Hello good people of Florida. I’m talking to you, clown selling pornography out of a Publix bathroom. And you, main with chainsaw hunting pythons. And you, woman convinced she’s a ghost. You too, 6-year-old boy trying to start a KKK Klub at your grade school. Don’t think I’m not talking to you as well, entire Boca Raton nursing home that got herpes over the course of one weekend-long silver orgy. And who can forget the legion of rednecks cooking meth in a swamp.
Today I, as well as your state government, speak to all Floridians. The message is a simple one. Please do not shoot your guns at Hurricane Dorian. Your weak bullets will not affect the mighty storm no matter how much time you let them soak in either holy water or HIV infected blood. Your fentanyl tipped bullets will have no effect either. Okay? Don’t shoot at the hurricane. It won’t work.
And for what it’s worth, the weather machine one of you think you built out of all the TV satellites you stole from a trailer park isn’t going to affect the hurricane either. That thing doesn’t work. It might get struck by lightning, but that’s roughly the extent of the weather influence it has. Just get the hell out of the path of the storm.
But, of course, this won’t happen. Thousands of Floridians will step out of their homes, trailers, and sex shanties to unload their ordinance wildly at the clouds and the wind. Then, naturally, God will shoot back, and unlike the inbreds firing ineffective volleys at him, he wont’t miss. It’ll be shock and awe on the state of Florida. Afterward the bodies will all be consumed by pythons, gators, and whatever the newest horrifying invasive jungle creature is that’s ruining Florida’s ecosystem.
But try not to shoot the hurricane if you can.

(ABOUT THIS EXERCISE): Reproduce the satirical piece about Hurricane Dorian word for word, starting with "And for what" and going on through "ruining Florida’s ecosystem.".

(INFORMATION SHOWN):
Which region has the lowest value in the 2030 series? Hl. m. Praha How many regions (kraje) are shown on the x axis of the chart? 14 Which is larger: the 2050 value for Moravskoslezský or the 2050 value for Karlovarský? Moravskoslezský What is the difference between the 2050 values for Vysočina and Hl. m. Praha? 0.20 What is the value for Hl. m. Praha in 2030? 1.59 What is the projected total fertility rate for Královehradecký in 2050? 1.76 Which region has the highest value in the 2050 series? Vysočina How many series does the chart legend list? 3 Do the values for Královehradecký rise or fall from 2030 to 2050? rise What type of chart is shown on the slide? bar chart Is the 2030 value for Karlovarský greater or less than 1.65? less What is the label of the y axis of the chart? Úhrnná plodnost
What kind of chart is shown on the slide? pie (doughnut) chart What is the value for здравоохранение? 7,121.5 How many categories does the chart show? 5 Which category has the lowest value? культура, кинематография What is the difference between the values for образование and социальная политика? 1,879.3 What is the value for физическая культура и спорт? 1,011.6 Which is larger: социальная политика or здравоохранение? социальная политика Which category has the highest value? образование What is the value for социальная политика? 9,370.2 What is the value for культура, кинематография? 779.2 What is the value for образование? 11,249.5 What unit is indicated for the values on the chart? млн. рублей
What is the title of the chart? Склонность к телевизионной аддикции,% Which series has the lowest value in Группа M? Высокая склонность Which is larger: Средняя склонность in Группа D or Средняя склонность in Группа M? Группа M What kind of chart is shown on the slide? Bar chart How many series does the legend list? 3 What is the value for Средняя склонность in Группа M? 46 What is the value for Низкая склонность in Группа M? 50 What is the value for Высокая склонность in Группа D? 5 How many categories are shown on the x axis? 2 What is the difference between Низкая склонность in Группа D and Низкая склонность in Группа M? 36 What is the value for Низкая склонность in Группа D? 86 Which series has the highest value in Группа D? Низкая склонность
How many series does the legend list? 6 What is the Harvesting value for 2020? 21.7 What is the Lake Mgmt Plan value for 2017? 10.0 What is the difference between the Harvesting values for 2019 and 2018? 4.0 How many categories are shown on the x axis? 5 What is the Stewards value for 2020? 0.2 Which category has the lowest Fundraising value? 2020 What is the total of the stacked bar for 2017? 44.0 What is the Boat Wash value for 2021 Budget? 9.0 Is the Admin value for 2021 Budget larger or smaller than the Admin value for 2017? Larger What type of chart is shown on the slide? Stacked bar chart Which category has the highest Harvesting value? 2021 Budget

(EXPECTED ANSWER):
And for what it’s worth, the weather machine one of you think you built out of all the TV satellites you stole from a trailer park isn’t going to affect the hurricane either. That thing doesn’t work. It might get struck by lightning, but that’s roughly the extent of the weather influence it has. Just get the hell out of the path of the storm.
But, of course, this won’t happen. Thousands of Floridians will step out of their homes, trailers, and sex shanties to unload their ordinance wildly at the clouds and the wind. Then, naturally, God will shoot back, and unlike the inbreds firing ineffective volleys at him, he wont’t miss. It’ll be shock and awe on the state of Florida. Afterward the bodies will all be consumed by pythons, gators, and whatever the newest horrifying invasive jungle creature is that’s ruining Florida’s ecosystem.